Discovering the Hidden Spot
With autumn underway, we’ve been gathering the early leaves and storing them. When placing a load in the “bin” (made of pallets), there was a shallow depression in the pile and several eggs at the bottom. For a few days, one of the hens had been jumping up into the bin and finding a new place to lay her eggs.
Ineffective Barrier
I figured that if the mystery hen couldn’t get into her secret nest anymore, she would go back to laying in the nest boxes. To keep the hen from getting into the bin, I stapled sections of plastic fencing around the front (the opening). I thought I had been pretty thorough and made things sufficiently discouraging. Not discouraging enough for a determined hen, apparently.
Fowl Persistence
A few days later, while taking food scraps to the compost bin, I glanced over to see a patch of red among the leaves in the leaf bin. Somehow, she got in again. I chased her out and made the barrier more complete. I tried to herd her to the coop to lay her egg, but she was having none of it. Suspecting that she would be back, I putzed down near the bin. Only a few minutes later, she ambled up to the bin. I got to see how she was getting in.

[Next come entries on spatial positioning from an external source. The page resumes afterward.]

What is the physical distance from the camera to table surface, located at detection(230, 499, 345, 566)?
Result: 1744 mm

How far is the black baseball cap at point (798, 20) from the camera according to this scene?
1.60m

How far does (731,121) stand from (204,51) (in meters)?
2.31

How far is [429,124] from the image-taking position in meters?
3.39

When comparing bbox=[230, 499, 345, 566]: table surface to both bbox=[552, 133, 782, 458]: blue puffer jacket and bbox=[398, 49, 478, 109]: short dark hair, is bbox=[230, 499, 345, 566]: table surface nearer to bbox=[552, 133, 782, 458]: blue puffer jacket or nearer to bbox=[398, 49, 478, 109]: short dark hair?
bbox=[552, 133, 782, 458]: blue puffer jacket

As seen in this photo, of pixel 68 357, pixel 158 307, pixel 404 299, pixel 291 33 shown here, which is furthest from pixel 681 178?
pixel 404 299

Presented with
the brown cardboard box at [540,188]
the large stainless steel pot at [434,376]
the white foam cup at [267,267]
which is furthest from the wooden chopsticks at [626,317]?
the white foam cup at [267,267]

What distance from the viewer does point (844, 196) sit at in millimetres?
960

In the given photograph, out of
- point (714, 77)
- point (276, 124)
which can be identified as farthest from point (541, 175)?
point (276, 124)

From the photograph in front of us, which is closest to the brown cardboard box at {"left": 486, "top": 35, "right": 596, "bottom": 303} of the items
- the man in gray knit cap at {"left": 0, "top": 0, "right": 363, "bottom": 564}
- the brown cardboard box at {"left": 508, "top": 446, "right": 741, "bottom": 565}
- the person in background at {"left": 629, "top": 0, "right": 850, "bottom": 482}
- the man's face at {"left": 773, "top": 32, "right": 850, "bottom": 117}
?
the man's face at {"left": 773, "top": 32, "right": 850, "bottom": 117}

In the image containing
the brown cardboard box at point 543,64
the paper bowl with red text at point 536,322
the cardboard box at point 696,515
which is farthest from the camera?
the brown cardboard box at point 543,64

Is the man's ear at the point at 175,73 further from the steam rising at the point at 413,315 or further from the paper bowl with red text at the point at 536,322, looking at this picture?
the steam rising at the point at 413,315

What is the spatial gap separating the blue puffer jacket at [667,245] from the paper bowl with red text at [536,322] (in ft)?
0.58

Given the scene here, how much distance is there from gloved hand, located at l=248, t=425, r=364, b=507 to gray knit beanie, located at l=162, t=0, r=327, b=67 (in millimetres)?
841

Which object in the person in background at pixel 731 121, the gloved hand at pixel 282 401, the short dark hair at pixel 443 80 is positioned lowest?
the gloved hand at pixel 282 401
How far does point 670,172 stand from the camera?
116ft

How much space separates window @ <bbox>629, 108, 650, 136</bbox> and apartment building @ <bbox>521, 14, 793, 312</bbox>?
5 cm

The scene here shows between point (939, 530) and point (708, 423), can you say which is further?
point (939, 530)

She would fly up and hold onto the mesh with her toes, continuing to flap and climb. When she got to the top (the underside of the ‘roof’ pallet) she fell in over the top edge of the fencing that had sagged down under her weight. I doubt she thought about how she’d get out later. When I chased her out, there were three more eggs in her clandestine nest. Grr. She had been at it for at least three more days.
Flock Lock Down
I didn’t want my wayward hen finding a new secret nest, or teaching the others to nest in the wild. She had to be confined to quarters, so to speak, until the wanderlust faded. The only way to do this, however, meant that all of the flock had to be confined to quarters too.
So, the rest of the hens and the rooster were herded into the coop and run and the door locked. They’ll miss their free-ranging, but the wayward hen needs to re-learn the nest boxes.

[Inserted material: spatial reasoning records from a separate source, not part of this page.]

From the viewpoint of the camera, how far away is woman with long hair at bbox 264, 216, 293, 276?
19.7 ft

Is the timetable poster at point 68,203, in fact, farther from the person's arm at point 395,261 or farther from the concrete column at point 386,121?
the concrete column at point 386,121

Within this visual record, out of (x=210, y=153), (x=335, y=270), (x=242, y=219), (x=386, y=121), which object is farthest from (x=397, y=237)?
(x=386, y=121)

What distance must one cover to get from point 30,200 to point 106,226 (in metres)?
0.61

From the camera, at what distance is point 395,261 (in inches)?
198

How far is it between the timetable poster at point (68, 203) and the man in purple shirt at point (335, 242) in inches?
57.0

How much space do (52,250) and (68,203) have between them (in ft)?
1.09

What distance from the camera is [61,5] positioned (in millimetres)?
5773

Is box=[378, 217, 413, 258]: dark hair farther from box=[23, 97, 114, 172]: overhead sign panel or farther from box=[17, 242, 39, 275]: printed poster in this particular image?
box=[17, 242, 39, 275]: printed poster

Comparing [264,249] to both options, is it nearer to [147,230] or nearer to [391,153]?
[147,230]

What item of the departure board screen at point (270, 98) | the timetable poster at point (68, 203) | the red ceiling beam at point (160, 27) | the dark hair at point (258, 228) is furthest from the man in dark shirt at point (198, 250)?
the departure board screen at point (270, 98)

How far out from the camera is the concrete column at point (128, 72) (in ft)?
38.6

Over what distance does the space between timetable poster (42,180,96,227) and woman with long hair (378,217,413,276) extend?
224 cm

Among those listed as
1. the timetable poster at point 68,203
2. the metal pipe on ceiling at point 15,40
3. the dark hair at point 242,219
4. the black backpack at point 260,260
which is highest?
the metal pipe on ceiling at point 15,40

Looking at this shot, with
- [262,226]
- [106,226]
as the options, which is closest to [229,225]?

We’ll see how well this goes.
Looking forward to the New Adventures of the Chicken Wrangler aka Warden 🙂
Seriously I am interested in how your going to cure this situation before it becomes a flock issue.

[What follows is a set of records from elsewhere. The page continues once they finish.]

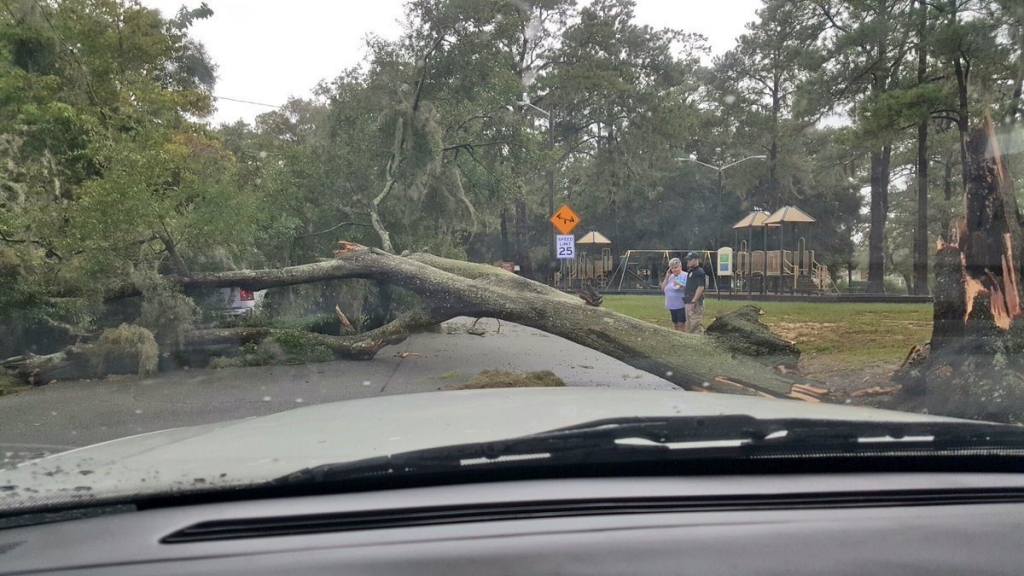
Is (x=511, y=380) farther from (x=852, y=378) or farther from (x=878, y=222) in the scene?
(x=878, y=222)

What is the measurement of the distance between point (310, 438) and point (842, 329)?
9.38m

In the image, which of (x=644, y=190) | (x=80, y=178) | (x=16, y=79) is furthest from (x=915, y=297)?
(x=16, y=79)

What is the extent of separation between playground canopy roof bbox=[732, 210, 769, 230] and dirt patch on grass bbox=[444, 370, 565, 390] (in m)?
6.43

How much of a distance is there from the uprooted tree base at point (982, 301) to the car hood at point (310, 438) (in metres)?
4.68

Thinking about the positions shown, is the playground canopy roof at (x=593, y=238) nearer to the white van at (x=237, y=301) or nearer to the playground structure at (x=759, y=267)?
the playground structure at (x=759, y=267)

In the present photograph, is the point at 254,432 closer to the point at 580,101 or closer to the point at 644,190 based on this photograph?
the point at 580,101

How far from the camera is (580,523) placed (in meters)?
1.97

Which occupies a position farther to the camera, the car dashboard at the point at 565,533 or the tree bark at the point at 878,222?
the tree bark at the point at 878,222

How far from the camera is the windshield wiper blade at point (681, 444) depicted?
2227 millimetres

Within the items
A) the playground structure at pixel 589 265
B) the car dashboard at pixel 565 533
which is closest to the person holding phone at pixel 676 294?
the playground structure at pixel 589 265

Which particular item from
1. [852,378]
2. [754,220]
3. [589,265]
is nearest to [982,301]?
[852,378]

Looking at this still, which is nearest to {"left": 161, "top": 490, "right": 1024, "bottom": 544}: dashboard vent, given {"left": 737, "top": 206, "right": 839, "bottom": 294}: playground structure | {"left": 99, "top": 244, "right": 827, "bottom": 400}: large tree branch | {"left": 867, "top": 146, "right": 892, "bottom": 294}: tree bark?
{"left": 99, "top": 244, "right": 827, "bottom": 400}: large tree branch

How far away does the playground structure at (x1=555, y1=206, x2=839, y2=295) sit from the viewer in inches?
539

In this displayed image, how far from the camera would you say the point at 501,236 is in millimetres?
17828
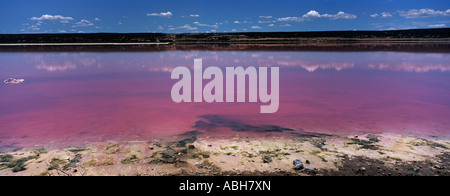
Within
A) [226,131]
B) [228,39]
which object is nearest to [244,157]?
[226,131]

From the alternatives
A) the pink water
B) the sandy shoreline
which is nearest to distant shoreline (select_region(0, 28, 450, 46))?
the pink water

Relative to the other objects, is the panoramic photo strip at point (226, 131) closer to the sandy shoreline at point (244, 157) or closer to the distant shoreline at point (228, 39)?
the sandy shoreline at point (244, 157)

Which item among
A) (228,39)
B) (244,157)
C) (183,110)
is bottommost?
(244,157)

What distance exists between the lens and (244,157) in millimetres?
4383

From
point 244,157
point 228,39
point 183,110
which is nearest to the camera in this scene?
point 244,157

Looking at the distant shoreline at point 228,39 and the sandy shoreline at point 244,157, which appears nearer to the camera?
the sandy shoreline at point 244,157

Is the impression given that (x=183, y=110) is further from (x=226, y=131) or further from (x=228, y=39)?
(x=228, y=39)

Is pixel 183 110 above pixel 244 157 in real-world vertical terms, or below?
above

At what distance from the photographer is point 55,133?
5539 mm

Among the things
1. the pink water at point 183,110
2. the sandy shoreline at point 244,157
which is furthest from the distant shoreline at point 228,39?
the sandy shoreline at point 244,157

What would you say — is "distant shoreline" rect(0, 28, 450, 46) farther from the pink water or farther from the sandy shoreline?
the sandy shoreline

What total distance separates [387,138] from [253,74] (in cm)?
874

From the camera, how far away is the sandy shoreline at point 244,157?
394cm

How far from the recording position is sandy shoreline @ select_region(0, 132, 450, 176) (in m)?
3.94
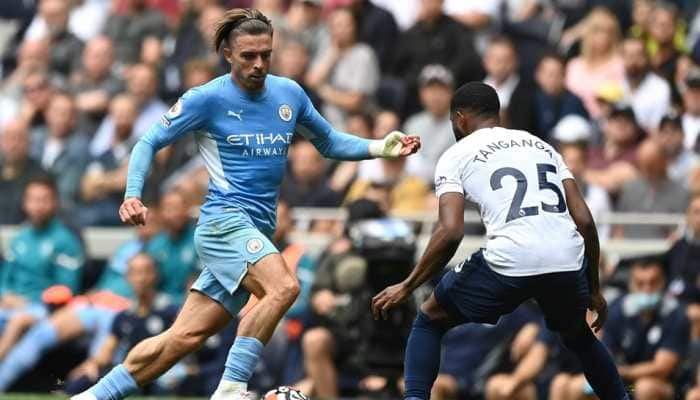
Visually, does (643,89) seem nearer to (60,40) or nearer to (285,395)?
(60,40)

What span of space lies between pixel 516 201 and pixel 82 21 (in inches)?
478

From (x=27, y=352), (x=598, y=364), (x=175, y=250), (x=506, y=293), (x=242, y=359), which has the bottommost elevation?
(x=27, y=352)

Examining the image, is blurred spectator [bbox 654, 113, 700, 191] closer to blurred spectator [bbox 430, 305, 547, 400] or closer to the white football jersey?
blurred spectator [bbox 430, 305, 547, 400]

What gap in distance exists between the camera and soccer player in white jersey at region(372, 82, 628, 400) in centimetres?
1026

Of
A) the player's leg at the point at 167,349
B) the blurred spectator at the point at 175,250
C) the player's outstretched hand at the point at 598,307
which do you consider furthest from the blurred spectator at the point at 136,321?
the player's outstretched hand at the point at 598,307

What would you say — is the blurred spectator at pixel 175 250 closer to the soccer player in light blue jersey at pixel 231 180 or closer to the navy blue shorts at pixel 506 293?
the soccer player in light blue jersey at pixel 231 180

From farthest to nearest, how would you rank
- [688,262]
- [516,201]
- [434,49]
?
[434,49] → [688,262] → [516,201]

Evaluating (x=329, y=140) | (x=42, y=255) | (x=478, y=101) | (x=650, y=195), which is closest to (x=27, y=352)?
(x=42, y=255)

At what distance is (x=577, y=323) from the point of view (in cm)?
1056

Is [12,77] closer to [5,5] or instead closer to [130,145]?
[5,5]

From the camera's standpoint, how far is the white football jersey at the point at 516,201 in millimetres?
10258

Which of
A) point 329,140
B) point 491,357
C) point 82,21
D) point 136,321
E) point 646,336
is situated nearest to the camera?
point 329,140

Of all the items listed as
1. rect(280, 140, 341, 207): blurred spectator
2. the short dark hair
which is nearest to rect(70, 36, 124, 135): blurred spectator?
rect(280, 140, 341, 207): blurred spectator

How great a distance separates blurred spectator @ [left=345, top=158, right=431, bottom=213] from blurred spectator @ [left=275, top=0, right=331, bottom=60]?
248cm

The plan thus far is to leave them in lock-down for maybe a week, giving the wandering hen no place else to lay her eggs. I’m hoping this will imprint the nest box as the ‘proper’ place. We’ll see. If she continues to go feral, even after re-orientation, she will get traded to another team. I’ve got five young hens about to come online in a month or two. I don’t need a troublemaker.